As the family continued mourning last week, five men appeared in court charged
with kidnap, gang-rape and murder, while a sixth defendant, believed to be
17, faces charges in a juvenile court.
Lawyers for some of the suspects - who could face the death penalty - have
said they were tortured by police into making false confessions, a claim
that brings a snort of dismissal from the victim's mother.
Some reports of the story have focused on the fact that several of the accused
came from the same notorious district of Delhi, a so-called "slum
cluster" called Ravidas Camp that sits in an otherwise upmarket area
near the city's main airport. A maze of alleyways and squalid brick housing,
its lawless reputation gives easy credence to the narrative that the crime
was the tale of two contrasting Delhis - one chasing the modern Indian dream
of middle-class prosperity, the other embracing a ghetto culture of violence
and sexual pugnacity. Not in the mind, though, of the victim's mother, who
herself knows how it it is to be raised poor.
"People ask me if I ever educated my sons on how to treat women with
respect and not harass them them or stare at them, but I always reply that I
never needed to," she said. "My sons have never misbehaved with
women or even thought of it."
She added that she was not interested in compensation from the government, or
in the various promises of help that have been made by ministers and
organisations, including job offers for her son, who must now face up to a
future as the main family breadwinner. "I want only one thing.

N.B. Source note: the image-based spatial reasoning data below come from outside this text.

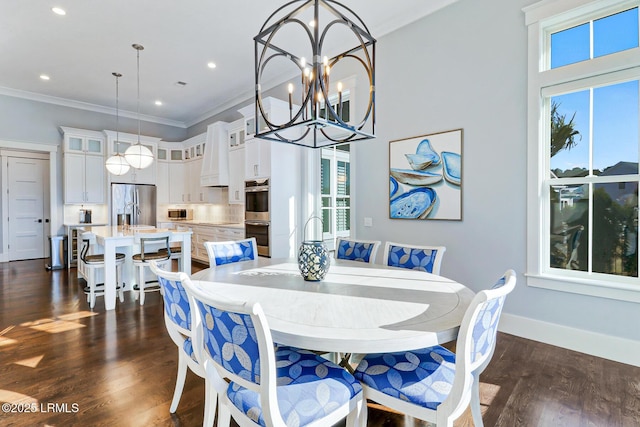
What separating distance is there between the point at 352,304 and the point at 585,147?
8.65 feet

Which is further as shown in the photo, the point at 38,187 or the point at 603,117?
the point at 38,187

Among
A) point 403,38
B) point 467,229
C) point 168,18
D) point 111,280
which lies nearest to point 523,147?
point 467,229

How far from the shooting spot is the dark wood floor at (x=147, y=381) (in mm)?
1833

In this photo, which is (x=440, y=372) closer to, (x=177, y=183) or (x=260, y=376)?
(x=260, y=376)

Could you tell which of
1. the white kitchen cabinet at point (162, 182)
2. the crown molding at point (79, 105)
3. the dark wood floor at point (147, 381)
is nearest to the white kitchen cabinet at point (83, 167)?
the crown molding at point (79, 105)

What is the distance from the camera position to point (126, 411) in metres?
1.88

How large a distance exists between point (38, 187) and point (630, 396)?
33.2 ft

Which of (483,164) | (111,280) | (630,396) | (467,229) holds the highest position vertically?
(483,164)

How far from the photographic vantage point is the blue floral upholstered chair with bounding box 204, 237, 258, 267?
273 cm

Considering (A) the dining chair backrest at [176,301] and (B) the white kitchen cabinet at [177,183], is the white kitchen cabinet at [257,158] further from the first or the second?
(A) the dining chair backrest at [176,301]

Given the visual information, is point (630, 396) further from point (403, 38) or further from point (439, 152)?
point (403, 38)

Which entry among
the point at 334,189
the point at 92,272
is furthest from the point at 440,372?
the point at 92,272

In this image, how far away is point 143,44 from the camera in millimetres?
4305

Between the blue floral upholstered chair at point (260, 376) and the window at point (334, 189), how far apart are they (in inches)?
141
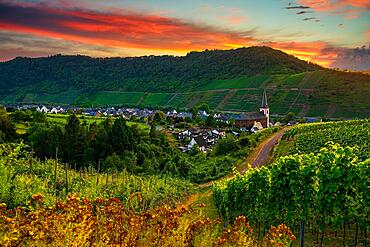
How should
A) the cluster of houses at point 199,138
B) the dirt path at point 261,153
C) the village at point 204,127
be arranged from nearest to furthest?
the dirt path at point 261,153, the cluster of houses at point 199,138, the village at point 204,127

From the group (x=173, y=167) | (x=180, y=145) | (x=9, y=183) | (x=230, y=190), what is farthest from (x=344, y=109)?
(x=9, y=183)

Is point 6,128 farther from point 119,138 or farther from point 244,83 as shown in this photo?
point 244,83

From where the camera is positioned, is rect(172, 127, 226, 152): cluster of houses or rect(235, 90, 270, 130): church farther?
rect(235, 90, 270, 130): church

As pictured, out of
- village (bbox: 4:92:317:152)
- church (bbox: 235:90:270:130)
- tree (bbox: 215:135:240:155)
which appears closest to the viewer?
tree (bbox: 215:135:240:155)

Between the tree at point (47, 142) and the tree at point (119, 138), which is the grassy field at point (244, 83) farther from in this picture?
the tree at point (47, 142)

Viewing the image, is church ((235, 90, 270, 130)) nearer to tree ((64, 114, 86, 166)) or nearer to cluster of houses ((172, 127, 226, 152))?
cluster of houses ((172, 127, 226, 152))

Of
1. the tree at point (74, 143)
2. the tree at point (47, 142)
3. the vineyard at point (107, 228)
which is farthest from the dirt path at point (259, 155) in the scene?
the vineyard at point (107, 228)

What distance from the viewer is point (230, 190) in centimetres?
2072

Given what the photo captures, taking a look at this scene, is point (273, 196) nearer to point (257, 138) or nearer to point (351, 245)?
point (351, 245)

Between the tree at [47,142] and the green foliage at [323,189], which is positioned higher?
the green foliage at [323,189]

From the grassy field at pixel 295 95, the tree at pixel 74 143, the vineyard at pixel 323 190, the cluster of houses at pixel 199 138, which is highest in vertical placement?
the grassy field at pixel 295 95

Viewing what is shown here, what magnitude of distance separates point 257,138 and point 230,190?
50.2 m

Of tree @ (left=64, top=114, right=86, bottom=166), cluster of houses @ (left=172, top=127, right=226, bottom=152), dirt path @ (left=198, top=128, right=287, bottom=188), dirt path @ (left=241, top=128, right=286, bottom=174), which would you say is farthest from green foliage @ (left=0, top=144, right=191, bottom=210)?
cluster of houses @ (left=172, top=127, right=226, bottom=152)

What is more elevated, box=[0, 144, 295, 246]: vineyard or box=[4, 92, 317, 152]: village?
box=[0, 144, 295, 246]: vineyard
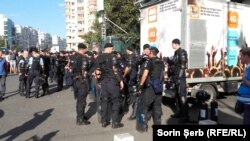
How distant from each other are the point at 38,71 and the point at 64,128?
5.01 m

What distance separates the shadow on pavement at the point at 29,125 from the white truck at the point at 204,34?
12.5 ft

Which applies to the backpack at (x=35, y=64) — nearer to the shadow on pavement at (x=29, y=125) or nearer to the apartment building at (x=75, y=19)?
the shadow on pavement at (x=29, y=125)

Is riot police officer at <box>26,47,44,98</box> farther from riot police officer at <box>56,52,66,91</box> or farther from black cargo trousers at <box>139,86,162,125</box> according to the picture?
black cargo trousers at <box>139,86,162,125</box>

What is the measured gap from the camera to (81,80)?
23.7 ft

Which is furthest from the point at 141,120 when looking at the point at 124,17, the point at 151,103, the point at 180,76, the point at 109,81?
the point at 124,17

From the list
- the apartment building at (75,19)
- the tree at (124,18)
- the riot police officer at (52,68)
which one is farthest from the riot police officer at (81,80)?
the apartment building at (75,19)

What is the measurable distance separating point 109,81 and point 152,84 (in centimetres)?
109

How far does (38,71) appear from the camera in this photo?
1150cm

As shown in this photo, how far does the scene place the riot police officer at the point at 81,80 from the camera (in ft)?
23.6

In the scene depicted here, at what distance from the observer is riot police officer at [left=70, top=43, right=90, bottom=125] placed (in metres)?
7.20

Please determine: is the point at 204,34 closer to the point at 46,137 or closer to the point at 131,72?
the point at 131,72

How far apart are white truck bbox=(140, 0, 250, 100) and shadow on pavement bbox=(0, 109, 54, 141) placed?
12.5 feet

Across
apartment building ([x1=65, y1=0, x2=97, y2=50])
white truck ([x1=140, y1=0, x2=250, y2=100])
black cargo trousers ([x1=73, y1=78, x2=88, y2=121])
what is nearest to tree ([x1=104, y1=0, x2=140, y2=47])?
white truck ([x1=140, y1=0, x2=250, y2=100])

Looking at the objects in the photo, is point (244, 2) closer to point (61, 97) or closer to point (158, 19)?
point (158, 19)
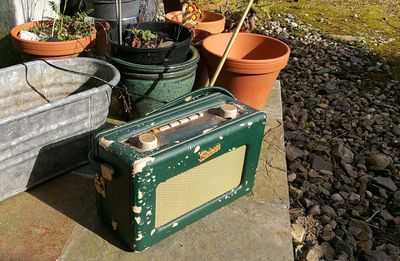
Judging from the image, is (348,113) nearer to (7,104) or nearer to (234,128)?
(234,128)

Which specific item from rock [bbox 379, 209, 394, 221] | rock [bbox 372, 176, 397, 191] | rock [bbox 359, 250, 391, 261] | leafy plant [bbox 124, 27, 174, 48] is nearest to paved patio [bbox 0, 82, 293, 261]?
rock [bbox 359, 250, 391, 261]

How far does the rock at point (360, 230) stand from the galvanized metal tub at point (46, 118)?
1551 millimetres

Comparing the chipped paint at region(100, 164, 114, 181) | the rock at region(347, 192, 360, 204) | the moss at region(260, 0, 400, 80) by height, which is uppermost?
the chipped paint at region(100, 164, 114, 181)

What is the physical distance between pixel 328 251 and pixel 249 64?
1163mm

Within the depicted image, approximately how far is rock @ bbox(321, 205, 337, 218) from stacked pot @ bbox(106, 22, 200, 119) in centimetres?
111

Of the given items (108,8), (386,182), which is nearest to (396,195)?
(386,182)

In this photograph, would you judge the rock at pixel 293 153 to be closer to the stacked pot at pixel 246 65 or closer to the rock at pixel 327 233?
the stacked pot at pixel 246 65

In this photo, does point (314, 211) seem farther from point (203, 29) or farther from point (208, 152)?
point (203, 29)

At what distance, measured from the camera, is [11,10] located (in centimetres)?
305

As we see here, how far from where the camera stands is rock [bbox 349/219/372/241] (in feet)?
8.16

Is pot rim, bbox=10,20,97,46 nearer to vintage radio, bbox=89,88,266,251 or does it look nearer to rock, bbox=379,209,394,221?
vintage radio, bbox=89,88,266,251

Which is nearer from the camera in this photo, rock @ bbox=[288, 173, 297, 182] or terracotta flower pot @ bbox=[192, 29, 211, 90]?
rock @ bbox=[288, 173, 297, 182]

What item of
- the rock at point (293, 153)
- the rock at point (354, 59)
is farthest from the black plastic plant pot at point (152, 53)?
the rock at point (354, 59)

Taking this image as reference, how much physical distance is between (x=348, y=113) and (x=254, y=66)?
1528 millimetres
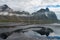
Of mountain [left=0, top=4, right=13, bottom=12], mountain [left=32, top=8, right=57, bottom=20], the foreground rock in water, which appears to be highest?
mountain [left=0, top=4, right=13, bottom=12]

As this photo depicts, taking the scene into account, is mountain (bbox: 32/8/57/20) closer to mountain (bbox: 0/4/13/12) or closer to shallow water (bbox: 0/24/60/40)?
shallow water (bbox: 0/24/60/40)

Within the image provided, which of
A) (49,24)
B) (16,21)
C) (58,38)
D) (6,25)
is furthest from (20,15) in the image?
(58,38)

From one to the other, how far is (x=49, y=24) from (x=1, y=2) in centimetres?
54

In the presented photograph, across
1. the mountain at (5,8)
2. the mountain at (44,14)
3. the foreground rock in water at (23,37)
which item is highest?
the mountain at (5,8)

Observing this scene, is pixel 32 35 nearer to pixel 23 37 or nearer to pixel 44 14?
pixel 23 37

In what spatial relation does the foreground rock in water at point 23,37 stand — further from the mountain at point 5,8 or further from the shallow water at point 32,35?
the mountain at point 5,8

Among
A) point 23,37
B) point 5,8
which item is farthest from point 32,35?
point 5,8

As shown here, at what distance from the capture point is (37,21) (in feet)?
3.76

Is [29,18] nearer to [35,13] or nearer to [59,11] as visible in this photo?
[35,13]

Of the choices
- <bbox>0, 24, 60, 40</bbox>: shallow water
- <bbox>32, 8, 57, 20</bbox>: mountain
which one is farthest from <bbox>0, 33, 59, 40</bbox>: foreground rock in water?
<bbox>32, 8, 57, 20</bbox>: mountain

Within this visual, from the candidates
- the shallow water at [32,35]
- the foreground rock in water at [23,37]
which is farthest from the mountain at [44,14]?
the foreground rock in water at [23,37]

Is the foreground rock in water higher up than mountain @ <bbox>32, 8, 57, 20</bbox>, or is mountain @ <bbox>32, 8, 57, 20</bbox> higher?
mountain @ <bbox>32, 8, 57, 20</bbox>

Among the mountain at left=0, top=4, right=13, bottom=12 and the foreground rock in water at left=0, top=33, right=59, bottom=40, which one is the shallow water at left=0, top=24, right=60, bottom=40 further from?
the mountain at left=0, top=4, right=13, bottom=12

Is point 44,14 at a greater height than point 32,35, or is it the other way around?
point 44,14
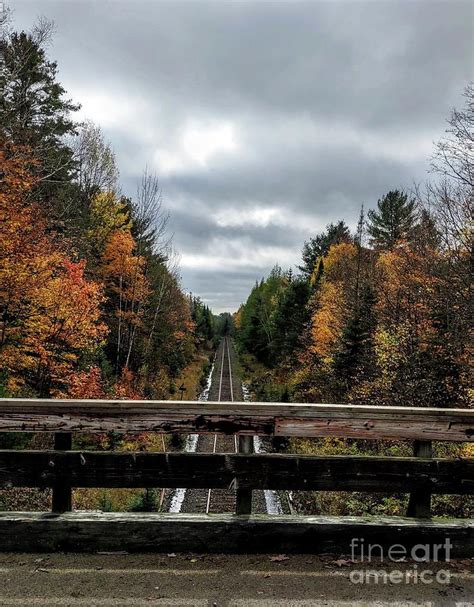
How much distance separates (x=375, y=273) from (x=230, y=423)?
93.9 ft

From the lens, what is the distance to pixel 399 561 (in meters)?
3.37

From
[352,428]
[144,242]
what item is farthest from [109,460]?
[144,242]

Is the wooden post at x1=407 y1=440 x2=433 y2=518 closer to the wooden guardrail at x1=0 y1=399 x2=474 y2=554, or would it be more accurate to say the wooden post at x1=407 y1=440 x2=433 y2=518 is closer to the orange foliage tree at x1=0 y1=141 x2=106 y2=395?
the wooden guardrail at x1=0 y1=399 x2=474 y2=554

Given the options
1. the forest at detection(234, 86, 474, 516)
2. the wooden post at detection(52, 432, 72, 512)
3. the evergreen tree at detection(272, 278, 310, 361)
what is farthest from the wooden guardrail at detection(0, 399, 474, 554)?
the evergreen tree at detection(272, 278, 310, 361)

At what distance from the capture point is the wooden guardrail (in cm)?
344

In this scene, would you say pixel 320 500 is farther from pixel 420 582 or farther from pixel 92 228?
pixel 92 228

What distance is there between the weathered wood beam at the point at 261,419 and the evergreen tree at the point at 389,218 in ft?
130

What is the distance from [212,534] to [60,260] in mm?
13847

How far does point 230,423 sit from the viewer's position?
11.8ft

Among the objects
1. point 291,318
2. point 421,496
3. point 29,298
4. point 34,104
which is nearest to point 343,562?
point 421,496

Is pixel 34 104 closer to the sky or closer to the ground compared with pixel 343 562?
closer to the sky

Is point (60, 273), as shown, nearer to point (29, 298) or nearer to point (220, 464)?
point (29, 298)

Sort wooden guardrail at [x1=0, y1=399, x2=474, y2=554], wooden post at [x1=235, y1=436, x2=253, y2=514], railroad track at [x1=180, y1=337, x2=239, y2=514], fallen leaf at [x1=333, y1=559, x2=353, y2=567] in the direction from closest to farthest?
fallen leaf at [x1=333, y1=559, x2=353, y2=567], wooden guardrail at [x1=0, y1=399, x2=474, y2=554], wooden post at [x1=235, y1=436, x2=253, y2=514], railroad track at [x1=180, y1=337, x2=239, y2=514]

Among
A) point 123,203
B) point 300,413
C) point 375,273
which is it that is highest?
→ point 123,203
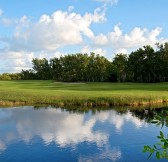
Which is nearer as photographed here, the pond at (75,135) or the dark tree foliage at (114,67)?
the pond at (75,135)

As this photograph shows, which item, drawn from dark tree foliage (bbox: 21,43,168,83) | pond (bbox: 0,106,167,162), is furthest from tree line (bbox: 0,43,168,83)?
pond (bbox: 0,106,167,162)

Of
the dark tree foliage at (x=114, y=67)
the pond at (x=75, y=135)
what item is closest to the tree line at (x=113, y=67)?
the dark tree foliage at (x=114, y=67)

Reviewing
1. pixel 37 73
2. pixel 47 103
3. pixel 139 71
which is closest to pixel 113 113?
pixel 47 103

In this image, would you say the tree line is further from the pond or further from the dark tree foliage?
the pond

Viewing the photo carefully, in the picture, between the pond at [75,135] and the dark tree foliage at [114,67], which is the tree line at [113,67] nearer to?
the dark tree foliage at [114,67]

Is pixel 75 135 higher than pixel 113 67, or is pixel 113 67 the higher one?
pixel 113 67

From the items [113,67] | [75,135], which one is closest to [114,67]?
[113,67]

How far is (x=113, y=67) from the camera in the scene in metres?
130

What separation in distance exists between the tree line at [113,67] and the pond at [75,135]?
8027cm

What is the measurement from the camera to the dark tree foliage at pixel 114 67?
406 feet

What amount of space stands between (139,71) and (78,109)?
7922cm

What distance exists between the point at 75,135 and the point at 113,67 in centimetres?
10042

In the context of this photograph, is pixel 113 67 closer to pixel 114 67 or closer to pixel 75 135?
pixel 114 67

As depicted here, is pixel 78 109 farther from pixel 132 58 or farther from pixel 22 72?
pixel 22 72
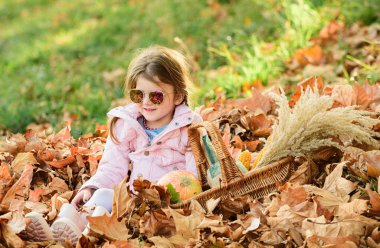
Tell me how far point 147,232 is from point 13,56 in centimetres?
599

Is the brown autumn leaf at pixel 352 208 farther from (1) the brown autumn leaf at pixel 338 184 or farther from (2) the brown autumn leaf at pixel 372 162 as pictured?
(2) the brown autumn leaf at pixel 372 162

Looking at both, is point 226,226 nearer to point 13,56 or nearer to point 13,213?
point 13,213

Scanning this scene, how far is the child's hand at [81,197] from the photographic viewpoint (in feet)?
9.70

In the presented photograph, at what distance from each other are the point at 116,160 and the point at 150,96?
422mm

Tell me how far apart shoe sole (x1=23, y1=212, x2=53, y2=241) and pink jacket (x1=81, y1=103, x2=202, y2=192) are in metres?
0.53

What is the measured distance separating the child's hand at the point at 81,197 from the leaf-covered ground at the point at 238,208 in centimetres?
6

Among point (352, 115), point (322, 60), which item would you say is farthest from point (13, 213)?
point (322, 60)

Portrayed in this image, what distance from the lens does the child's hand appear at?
9.70 feet

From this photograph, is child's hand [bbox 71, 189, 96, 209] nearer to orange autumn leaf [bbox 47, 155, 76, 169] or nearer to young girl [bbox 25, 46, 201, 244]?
young girl [bbox 25, 46, 201, 244]

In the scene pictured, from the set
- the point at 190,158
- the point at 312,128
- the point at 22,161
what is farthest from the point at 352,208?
the point at 22,161

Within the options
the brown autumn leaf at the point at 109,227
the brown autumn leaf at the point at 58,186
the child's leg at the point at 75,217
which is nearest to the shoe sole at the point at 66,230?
the child's leg at the point at 75,217

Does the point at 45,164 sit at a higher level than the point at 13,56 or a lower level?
higher

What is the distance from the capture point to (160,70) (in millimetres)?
3084

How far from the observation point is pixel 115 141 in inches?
126
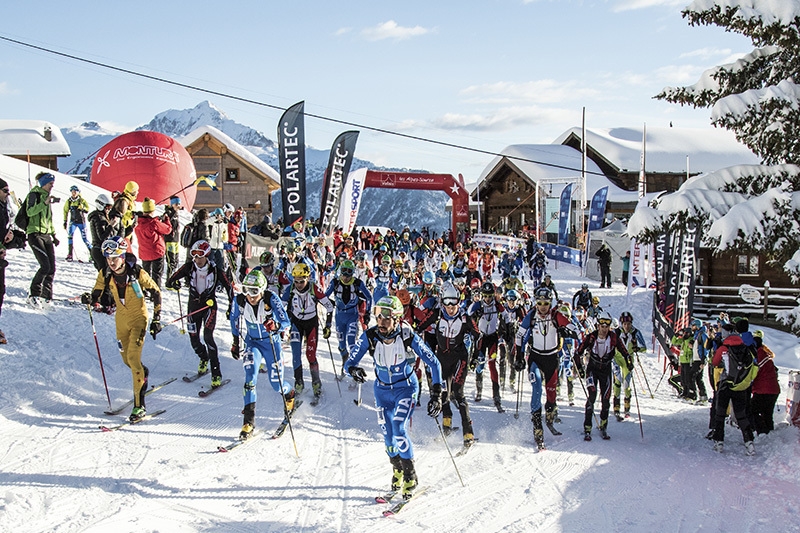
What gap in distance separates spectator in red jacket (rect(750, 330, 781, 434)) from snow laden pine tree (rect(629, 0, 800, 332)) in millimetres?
1229

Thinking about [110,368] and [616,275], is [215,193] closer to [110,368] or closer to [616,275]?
[616,275]

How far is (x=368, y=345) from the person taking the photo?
669cm

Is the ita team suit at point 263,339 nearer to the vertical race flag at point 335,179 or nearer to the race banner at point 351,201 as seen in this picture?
the vertical race flag at point 335,179

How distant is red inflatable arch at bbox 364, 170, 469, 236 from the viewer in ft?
121

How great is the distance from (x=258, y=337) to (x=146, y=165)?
1562cm

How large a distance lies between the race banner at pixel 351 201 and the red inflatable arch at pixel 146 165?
7.35 metres

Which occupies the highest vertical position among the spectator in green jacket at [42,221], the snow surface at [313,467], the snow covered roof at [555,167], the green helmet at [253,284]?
the snow covered roof at [555,167]

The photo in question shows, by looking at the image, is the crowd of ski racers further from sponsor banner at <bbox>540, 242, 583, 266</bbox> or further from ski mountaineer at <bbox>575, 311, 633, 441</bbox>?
sponsor banner at <bbox>540, 242, 583, 266</bbox>

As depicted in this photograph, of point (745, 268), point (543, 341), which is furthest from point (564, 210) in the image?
point (543, 341)

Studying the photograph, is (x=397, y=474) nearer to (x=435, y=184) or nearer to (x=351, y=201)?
(x=351, y=201)

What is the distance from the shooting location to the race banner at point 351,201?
26.9 meters

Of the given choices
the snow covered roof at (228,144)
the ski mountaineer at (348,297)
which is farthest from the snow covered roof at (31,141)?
the ski mountaineer at (348,297)

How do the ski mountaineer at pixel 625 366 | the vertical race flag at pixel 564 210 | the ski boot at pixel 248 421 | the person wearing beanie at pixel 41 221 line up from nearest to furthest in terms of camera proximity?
the ski boot at pixel 248 421 → the ski mountaineer at pixel 625 366 → the person wearing beanie at pixel 41 221 → the vertical race flag at pixel 564 210

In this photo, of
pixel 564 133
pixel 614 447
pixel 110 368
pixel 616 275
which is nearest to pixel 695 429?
pixel 614 447
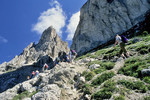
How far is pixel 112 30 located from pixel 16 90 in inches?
1677

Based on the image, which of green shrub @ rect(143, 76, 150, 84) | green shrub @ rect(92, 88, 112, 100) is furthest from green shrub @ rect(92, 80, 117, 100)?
green shrub @ rect(143, 76, 150, 84)

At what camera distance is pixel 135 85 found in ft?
17.8

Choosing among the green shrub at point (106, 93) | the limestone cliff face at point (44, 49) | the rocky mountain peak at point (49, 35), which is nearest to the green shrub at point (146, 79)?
the green shrub at point (106, 93)

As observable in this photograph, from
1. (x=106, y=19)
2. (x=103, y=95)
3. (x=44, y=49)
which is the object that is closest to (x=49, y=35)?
(x=44, y=49)

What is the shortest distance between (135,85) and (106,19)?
49.1 meters

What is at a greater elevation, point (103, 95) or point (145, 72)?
point (103, 95)

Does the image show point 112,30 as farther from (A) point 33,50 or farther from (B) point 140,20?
(A) point 33,50

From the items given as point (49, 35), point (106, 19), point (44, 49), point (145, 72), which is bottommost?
point (145, 72)

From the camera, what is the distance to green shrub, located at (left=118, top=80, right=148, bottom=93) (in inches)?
199

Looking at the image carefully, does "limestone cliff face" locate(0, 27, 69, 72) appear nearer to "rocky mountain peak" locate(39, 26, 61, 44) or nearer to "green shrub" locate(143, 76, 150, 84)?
"rocky mountain peak" locate(39, 26, 61, 44)

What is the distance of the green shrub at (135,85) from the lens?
5.05 meters

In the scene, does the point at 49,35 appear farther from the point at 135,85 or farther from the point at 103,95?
the point at 135,85

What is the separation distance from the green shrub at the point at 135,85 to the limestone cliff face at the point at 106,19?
42143mm

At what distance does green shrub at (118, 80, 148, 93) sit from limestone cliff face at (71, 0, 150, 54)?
138 ft
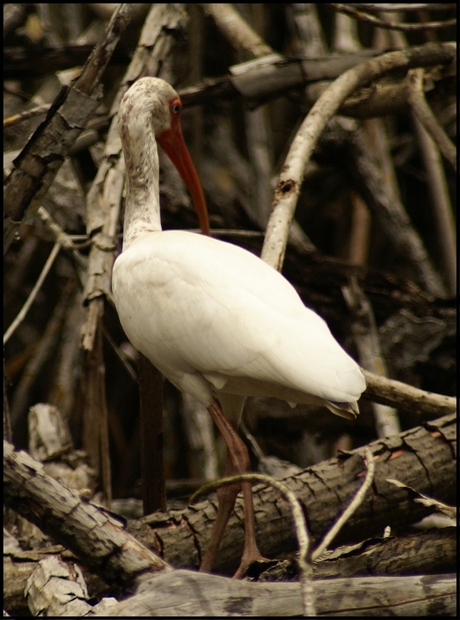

I want
to see those animals hang," she insisted.
This weekend saw the formal Hindu mourning period for her daughter come to a
close. For the past 13 days, various prayers and rituals have been
performed, designed to let the soul pass peacefully to the next level of
existence. At the final ceremony today (SUN), worshippers were due to offer
clothes, accessories and other items deemed to help the deceased in their
journey. Whether they would be of much use in Lakshmi's daughter's case was
a moot point - her education had also made her a committed aethiest, said
her brother.
"I've got jeans, a shirt, shoes, shampoo, eyeliner and moisturiser,"
he said, smiling. "I know it won't reach her, but I'm doing it as a
gesture for my sister."
One item that his ever-studious sibling might have been keen to receive will
not be offered up. Friday was the day that she was due to receive the
results of her final year physiotherapy exams, the culmination of all those
years of striving by both her and her parents.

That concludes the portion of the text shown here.